第26話 この恋の終わらせ方

「──諦められなくなるじゃん!」



 その叫びに、俺は唖然とした。


 先ほどとは違う、真に感情がこもったような声音に、まるで隠されていた小凪こなぎの真意があるように感じたのだ。


「……小凪?」


「ばか、ばかばかばかっ! 兄さんのばかっ!」


 小凪はひたすらに「ばか」を連呼しに、俺に涙をこぼす。


 どこか痛々しい声音と想いの熱がこもったような涙に、俺はどうすればいいかわからなかった。


「こな、ぎ……」


 なんて言葉をかければいいのか。俺の頭にはそんな悩みしかなかった。


 くそっ、なんなんだなにがどうなってんだ。アイツと殴り合って、小凪が来て、小凪が泣いて。まったくもって急展開っぷりに理解が追いつかない。


 それでも俺にできることはないかと思考を巡らせる。悲鳴を上げる体に鞭打って、体を起こし小凪を抱きしめ頭を撫でる。


 なにをすればいいかわからないから、記憶を辿って昔小凪を泣き止ませるときにしたことを再現したのだ。


 しかし小凪は泣き止むどころか、さらに声を張り上げて泣き叫び、俺の背中をポカポカと殴ってくる。


「ばかっ、兄さんの大ばかっ! 朴念仁! 女たらし!」


「小凪!? 待て、それはどういうことだ!?」


 ただでさえわけがわからないのに、次々と付け足されていく不名誉な称号にいっそう頭が混乱する。


 どうしたらいいかも、どうするべきかもわからず、俺はただ小凪の感情が鎮まるのを待った。



 それから小凪は一頻ひとしきり叫ぶと、シャツの背中をギュッと掴み嗚咽する。


「小凪、説明してもらえるか?」


 俺はタイミングを見計らい、ゆっくりと優しく小凪に問いかける。


 すると小凪は腕に力を入れて強く抱きしめてきて、


「兄さんが悪い」


「そう、なのか?」


「うん、兄さんが悪い。……兄さんがかっこいいのがぜんぶ悪い」


「うん……うん?」


 なぜだろう。非難されているかと思ったら、なぜかいきなり非難とは似つかわしくない言葉が聞こえた。


「小凪、一ついいか?」


「……なに?」


「小凪がさっき言ってた、諦められなくなるってどういう意味だ?」


「……」


 俺の問いに、小凪が口を閉ざす。


 しかし答えるつもりがないというわけではないらしく、絞め殺さんとするいきおいで力いっぱい抱きしめてくると、小凪はゆっくりと答えた。


「あたし、本当は兄さんのことが大好きなの」


「……へ?」


 自分から求めておきながら、いざ反ってきた突拍子もない言葉に、俺の思考は一瞬停止していた。

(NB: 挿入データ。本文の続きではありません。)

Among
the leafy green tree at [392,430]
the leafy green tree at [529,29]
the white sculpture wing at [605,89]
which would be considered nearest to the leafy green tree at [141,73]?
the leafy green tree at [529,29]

 すぐに復活するも、あまりに非現実すぎる小凪の告白に理解が追いつかない。


「そ、それは家族として、的な?」


「違う。異性として、兄さんのことが好きだった」


「……ごめん、えっと、正直言うとまだちょっと頭が追いついてない」


「うん、そうだと思った。あたしだって、急にこんなこと言われたらビックリするし」


 いや、ビックリとかそういう次元じゃない気がするんだが。


 そんな感情は一旦置いておき、俺は努めて客観的に小凪の言葉を分析しようとこころみる。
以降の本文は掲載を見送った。